Rather than mysterious energy pathways, these effects likely involve somatosensory processing, memory reconsolidation, and autonomic shifts. Yet practices originally framed in energetic language now show measurable psychophysiological impact.
Energetic Intelligence: A new model for human potential
Energetic Intelligence integrates the insights of neuroscience, somatic psychology, contemplative practice, and biofield science into a coherent framework. It is not about belief in invisible energies; it is about cultivating intentional influence over your internal state.
Energetic Intelligence means being able to:
Feel what is happening inside your body with clarity and compassion
Understand how thoughts, emotions, relationships, and environments shape your physiology
Influence your state through breath, attention, movement, meaning, and presence
Relate to others from coherence instead of reactivity
Live from a regulated, empowered, and sovereign internal position
In this model, energy healing becomes a catalyst and accelerant for neuroplasticity, emotional integration, and embodied awakening.

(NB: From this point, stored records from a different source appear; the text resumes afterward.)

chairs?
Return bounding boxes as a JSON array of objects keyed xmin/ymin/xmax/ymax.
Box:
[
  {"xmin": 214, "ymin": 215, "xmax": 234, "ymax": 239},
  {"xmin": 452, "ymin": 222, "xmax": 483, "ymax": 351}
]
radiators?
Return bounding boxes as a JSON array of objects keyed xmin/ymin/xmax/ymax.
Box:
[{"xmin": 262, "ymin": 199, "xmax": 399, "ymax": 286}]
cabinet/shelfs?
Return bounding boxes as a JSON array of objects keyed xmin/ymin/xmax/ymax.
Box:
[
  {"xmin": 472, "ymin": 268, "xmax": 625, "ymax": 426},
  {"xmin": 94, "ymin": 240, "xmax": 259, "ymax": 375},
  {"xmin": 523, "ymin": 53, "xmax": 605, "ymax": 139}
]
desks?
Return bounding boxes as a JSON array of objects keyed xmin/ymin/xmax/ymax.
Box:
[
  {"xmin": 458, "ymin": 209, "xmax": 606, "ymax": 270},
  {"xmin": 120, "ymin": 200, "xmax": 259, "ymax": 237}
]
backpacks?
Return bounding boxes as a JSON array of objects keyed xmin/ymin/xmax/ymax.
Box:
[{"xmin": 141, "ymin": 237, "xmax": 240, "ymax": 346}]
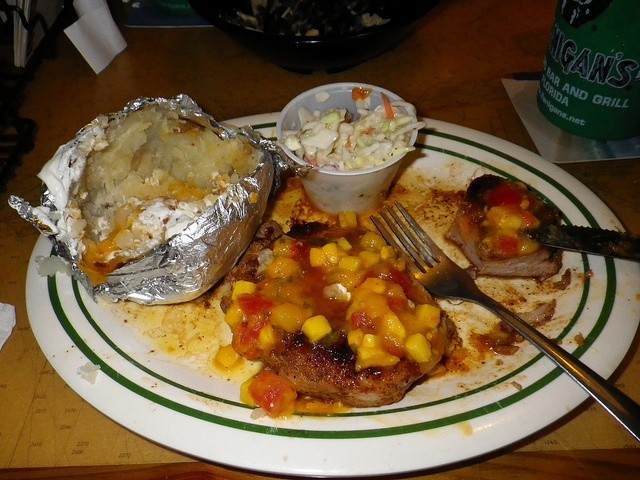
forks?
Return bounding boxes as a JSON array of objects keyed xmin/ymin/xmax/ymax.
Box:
[{"xmin": 368, "ymin": 200, "xmax": 640, "ymax": 441}]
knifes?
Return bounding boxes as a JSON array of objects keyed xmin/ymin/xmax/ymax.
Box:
[{"xmin": 530, "ymin": 224, "xmax": 640, "ymax": 265}]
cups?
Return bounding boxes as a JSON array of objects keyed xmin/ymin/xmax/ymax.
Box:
[{"xmin": 275, "ymin": 81, "xmax": 419, "ymax": 215}]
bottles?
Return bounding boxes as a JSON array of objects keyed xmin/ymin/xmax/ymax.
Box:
[{"xmin": 536, "ymin": 0, "xmax": 639, "ymax": 141}]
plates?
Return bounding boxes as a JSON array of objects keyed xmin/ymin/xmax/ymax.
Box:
[{"xmin": 25, "ymin": 111, "xmax": 639, "ymax": 479}]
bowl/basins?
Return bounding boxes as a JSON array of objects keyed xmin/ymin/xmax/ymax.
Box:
[{"xmin": 187, "ymin": 0, "xmax": 446, "ymax": 76}]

A balanced stance on energy and science
Biomedical science has not yet validated the existence of subtle energy fields as traditionally described. But the experiences people have in energy healing sessions—relief, clarity, emotional release, inner connection—are real, meaningful, and often measurable through nervous system and brain-body markers.
What we do know is this:
You are an electromagnetic, biochemical, mechanical, and conscious organism.

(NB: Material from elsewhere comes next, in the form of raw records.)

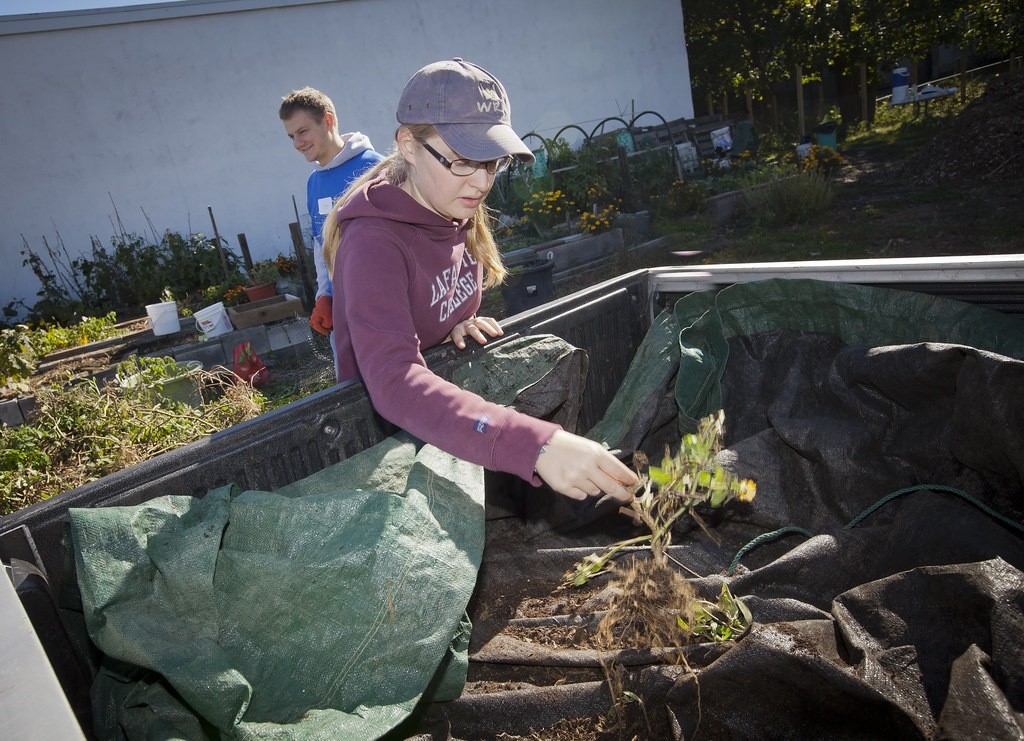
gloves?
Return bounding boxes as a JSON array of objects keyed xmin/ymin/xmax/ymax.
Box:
[{"xmin": 311, "ymin": 295, "xmax": 333, "ymax": 336}]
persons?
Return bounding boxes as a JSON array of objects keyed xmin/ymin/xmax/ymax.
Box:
[
  {"xmin": 280, "ymin": 85, "xmax": 389, "ymax": 387},
  {"xmin": 320, "ymin": 55, "xmax": 639, "ymax": 505}
]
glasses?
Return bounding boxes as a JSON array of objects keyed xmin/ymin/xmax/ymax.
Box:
[{"xmin": 414, "ymin": 135, "xmax": 512, "ymax": 176}]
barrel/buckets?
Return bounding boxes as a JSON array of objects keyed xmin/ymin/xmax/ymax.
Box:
[
  {"xmin": 145, "ymin": 301, "xmax": 180, "ymax": 335},
  {"xmin": 119, "ymin": 361, "xmax": 202, "ymax": 412},
  {"xmin": 193, "ymin": 301, "xmax": 233, "ymax": 337},
  {"xmin": 499, "ymin": 258, "xmax": 556, "ymax": 316}
]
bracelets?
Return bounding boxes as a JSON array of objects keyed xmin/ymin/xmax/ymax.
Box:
[{"xmin": 533, "ymin": 437, "xmax": 551, "ymax": 472}]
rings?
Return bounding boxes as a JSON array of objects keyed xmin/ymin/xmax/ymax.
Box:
[{"xmin": 467, "ymin": 325, "xmax": 478, "ymax": 332}]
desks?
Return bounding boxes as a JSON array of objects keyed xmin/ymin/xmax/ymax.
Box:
[{"xmin": 891, "ymin": 87, "xmax": 957, "ymax": 131}]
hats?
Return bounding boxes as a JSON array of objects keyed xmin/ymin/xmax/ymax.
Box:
[{"xmin": 396, "ymin": 57, "xmax": 536, "ymax": 165}]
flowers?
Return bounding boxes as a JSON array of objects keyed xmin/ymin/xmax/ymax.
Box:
[{"xmin": 250, "ymin": 259, "xmax": 280, "ymax": 285}]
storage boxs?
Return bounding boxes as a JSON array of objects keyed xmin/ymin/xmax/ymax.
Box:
[{"xmin": 227, "ymin": 292, "xmax": 303, "ymax": 328}]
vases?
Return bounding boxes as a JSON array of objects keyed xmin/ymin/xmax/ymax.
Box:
[{"xmin": 243, "ymin": 281, "xmax": 275, "ymax": 302}]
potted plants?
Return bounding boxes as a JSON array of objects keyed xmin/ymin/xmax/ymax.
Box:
[
  {"xmin": 501, "ymin": 259, "xmax": 556, "ymax": 316},
  {"xmin": 128, "ymin": 357, "xmax": 205, "ymax": 410}
]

Your thoughts and beliefs alter your physiology.
Your attention shapes your neural pathways.
Your relationships influence your nervous system.
Your body is a field of dynamic information exchange.

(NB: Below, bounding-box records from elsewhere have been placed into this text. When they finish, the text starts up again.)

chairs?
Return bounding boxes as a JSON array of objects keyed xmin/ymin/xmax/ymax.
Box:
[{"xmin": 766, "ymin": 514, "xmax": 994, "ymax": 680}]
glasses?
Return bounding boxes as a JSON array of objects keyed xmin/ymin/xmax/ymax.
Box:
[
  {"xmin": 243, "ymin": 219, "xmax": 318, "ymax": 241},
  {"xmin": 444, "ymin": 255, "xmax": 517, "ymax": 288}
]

And, your internal state is not fixed—it is trainable.
This is the foundation of healing and transformation.
The future of energetic science
As research tools evolve—from advanced EEG and MEG systems to biophoton measurement, heart variable rate (HRV) mapping, fascia imaging, interoceptive training paradigms, and consciousness-focused laboratories—we will likely uncover deeper understanding of how energy, intention, and awareness influence human physiology.
We are beginning to map what mystics have always felt, that we are not merely physical beings, but energetic, relational, and conscious fields in continuous interaction. There is much more to write and say about this, but I view Energetic Intelligence as the meeting of ancient wisdom and modern science. In my view, it is where the next era of healing, leadership, and human development will unfold.
~Susana DuMett
*The content in this article is provided for general educational purposes only and does not constitute medical, psychological, or mental health advice. Readers are encouraged to seek guidance from licensed healthcare professionals for any health-related concerns. By engaging with this material, readers acknowledge personal responsibility for their choices and actions.